Clinical Manifestations of Hirschsprung Disease

  • Newborn Period:
    • Failure to pass meconium in 24-48 hours.
    • Refusal to feed, bilious vomiting, abdominal distention.
  • Infancy:
    • Failure to thrive, constipation, intermittent diarrhea.
  • Childhood:
    • Ribbonlike, foul-smelling stools, abdominal distention, intermittent crying, and palpable fecal masses.

Diagnostic Evaluation for Hirschsprung Disease

  • Gather history focused on chronic constipation patterns.
  • Physical examinations suggest empty rectum, tight internal sphincter.
  • Diagnostic modalities include contrast enema and rectal biopsy.

Diverticular Disease

  • Diverticulosis:

    • Refers to the presence of diverticula, often impacting the sigmoid colon.
    • High intraluminal pressure leading to out-pouching in weak areas of the colonic wall.
    • Management includes prevention strategies focused on high fiber intake.
  • Diverticulitis:

    • Occurs when diverticula become inflamed; can lead to serious complications such as abscess formation or perforation.
    • Symptoms include LLQ pain, fever, N/V, abdominal tenderness.

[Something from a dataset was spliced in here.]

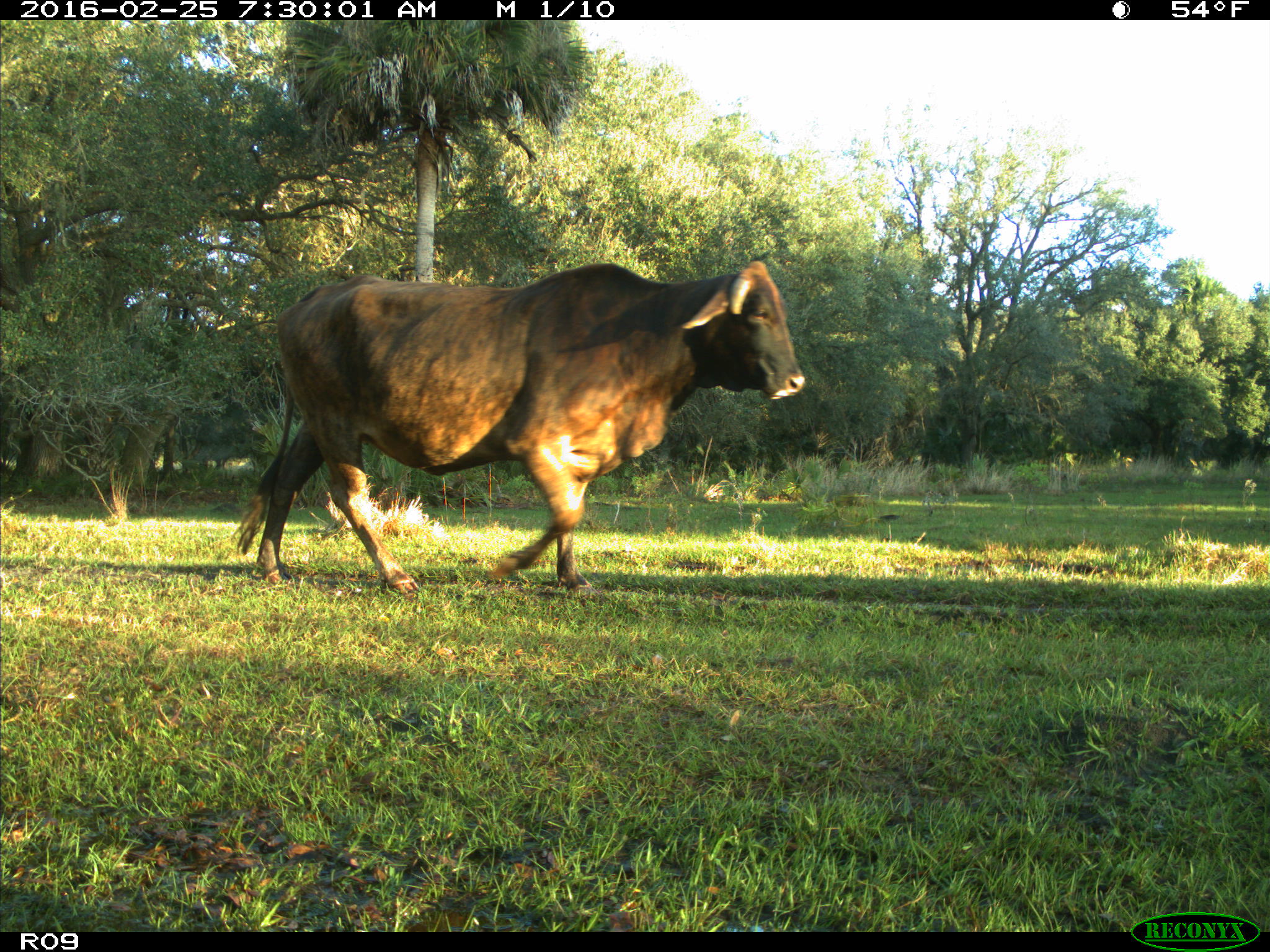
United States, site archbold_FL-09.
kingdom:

Non-Surgical Management of Diverticulitis

  • Management Approaches:
    • Bowel rest (NPO) and clear diet initiation.
    • Broad-spectrum antibiotics (e.g., Metronidazole, Trimethoprim/Sulfamethoxazole).
    • Avoiding laxatives/enemas due to perforation risks.

Surgical Management of Diverticulitis

  • Required when complications manifest.
  • Possible approaches include colon resection with/without colostomy.
  • Post-operative care aligns with standard abdominal surgery protocols, monitoring for infection and ensuring effective pain management.

Nursing Interventions for Diverticulitis

  • Provide antibiotic therapy and maintain pain control.
  • Regularly check vital signs and stool characteristics.
  • Frequency assessment of abdominal condition and avoidance of activities elevate intra-abdominal pressure.
  • Transition to a high-fiber diet post-inflammation resolution to encourage bowel health.